The Anders Breivik in all of us
“With 9/11 in America, people could ask, ‘Who are they?’ and could pour their rage out on someone else, but we can’t disavow this person, he’s one of us.”
Anders Romarheim of the Norwegian Institute for Defense Studies on Anders Breivik, the madman & murderer who shot or blew to smithereens 92 people, many (most?) of whom were teenagers, in his bid to defend Europe against the threat of Muslim domination, multiculturalism, and liberal modernity.
And the Torah portion we read yesterday, Matot—
Moses spoke to the people, saying, Let men be picked out from among you for a campaign, and let them fall upon Midian to wreak the Lord’s vengeance.

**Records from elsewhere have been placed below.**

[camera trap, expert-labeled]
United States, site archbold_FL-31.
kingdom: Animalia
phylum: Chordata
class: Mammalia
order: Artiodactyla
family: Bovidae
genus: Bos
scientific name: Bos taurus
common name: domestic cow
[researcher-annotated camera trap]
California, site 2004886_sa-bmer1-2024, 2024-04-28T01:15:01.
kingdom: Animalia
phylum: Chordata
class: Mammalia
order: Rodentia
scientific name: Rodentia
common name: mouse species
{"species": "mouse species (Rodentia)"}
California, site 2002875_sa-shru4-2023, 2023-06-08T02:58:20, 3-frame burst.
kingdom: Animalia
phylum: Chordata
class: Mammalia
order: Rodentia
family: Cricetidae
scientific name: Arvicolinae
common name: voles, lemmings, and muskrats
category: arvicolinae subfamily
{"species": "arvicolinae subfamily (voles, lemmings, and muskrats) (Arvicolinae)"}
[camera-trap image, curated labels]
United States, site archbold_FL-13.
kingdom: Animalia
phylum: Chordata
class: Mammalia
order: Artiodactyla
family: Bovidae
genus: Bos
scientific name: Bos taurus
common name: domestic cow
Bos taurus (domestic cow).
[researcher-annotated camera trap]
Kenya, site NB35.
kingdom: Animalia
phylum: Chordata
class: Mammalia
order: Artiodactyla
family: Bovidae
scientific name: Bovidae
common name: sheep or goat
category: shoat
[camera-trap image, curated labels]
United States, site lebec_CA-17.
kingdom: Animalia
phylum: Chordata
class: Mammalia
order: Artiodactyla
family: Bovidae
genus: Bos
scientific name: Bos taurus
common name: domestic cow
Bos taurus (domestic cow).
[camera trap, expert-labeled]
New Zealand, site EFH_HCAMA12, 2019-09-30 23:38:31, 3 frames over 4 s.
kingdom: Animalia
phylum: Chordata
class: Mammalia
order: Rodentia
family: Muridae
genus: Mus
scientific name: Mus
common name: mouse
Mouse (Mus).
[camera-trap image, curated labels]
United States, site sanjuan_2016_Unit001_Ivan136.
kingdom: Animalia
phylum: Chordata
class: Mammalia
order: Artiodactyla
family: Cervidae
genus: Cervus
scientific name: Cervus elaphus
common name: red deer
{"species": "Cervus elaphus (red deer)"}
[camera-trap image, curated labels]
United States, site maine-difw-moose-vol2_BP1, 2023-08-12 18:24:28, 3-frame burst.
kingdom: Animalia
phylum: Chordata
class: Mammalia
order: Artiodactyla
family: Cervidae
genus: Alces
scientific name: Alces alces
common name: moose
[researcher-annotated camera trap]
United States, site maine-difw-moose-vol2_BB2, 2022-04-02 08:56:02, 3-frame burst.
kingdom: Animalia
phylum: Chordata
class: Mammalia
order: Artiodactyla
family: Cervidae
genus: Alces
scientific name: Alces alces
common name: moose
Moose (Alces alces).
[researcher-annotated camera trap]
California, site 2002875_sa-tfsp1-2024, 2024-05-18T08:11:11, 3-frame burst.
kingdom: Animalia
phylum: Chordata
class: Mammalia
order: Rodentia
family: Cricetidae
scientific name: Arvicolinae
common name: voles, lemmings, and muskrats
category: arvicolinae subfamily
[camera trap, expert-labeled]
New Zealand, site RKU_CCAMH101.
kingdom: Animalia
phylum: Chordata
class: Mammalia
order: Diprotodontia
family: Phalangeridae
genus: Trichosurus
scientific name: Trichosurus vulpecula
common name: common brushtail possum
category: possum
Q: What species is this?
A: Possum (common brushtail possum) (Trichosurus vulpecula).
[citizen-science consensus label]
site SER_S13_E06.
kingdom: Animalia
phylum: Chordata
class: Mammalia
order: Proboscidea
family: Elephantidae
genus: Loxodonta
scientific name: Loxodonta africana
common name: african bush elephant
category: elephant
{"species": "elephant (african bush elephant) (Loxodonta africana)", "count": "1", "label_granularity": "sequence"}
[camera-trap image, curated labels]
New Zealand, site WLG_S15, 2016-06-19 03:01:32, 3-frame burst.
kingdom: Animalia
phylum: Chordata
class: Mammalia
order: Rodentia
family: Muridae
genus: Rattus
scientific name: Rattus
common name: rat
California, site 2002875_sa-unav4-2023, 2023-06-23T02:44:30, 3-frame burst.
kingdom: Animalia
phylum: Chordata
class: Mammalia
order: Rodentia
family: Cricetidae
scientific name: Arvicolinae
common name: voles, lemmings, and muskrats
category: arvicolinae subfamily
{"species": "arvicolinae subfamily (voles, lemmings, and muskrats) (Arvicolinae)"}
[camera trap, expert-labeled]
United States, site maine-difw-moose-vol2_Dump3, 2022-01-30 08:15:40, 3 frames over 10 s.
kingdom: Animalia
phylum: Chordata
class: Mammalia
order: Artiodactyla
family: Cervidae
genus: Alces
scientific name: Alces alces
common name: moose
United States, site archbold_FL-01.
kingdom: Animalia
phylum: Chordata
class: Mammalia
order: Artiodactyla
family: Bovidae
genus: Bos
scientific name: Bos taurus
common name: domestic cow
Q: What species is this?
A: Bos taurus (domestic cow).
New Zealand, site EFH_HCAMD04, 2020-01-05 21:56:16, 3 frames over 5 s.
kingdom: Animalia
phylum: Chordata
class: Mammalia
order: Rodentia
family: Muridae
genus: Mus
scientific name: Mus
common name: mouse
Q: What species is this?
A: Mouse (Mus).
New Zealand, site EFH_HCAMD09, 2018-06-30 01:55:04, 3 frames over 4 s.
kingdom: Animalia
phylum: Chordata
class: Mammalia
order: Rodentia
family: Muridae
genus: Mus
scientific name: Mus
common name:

With Pinchas serving as priest for the campaign, they slew every male. Every single male. The kings as well as the taxi drivers & civil servants & carpenters. The war booty – women, children, trinkets, and beasts – were brought before Moses. His reaction? You spared the women? Those whores? Go back and kill them all – every male children and every non-virgin female. Go back and finish the job.
This is not metaphor, gang. This is the text. We are commanded to kill and we kill. With our bare hands & the sword. No long-range missiles, no Star Wars computers. Our freaking bare hands. We can wish it away or explain it in terms other than physical destruction — my friend & sister blogger Rachel Barenblat wrote this past week of the Ishbitzer rebbe and his more poetic interpretation of the verses in question. I suggest you read it — perhaps it will offer comfort.
For myself, I keep coming back to this: We can’t disavow this person – he is one of us. One of us, yes, and in us, each one of us, with terrible consequences. Our crazy sense that we’re better than the next person. Our crazier sense that if we don’t get them first, they will get us. That God speaks to us. I wish I could say that I have never harbored fantasies of doing harm to someone else with words or fists or weapons at hand. I wish I could say it with 100% clarity, but I can’t. I’m no Anders Breivik, but I am his kin.
That is the instruction the Torah shares with us, lest we wonder about our difference & superiority. We’re no Anders Breivik, but we are his kin.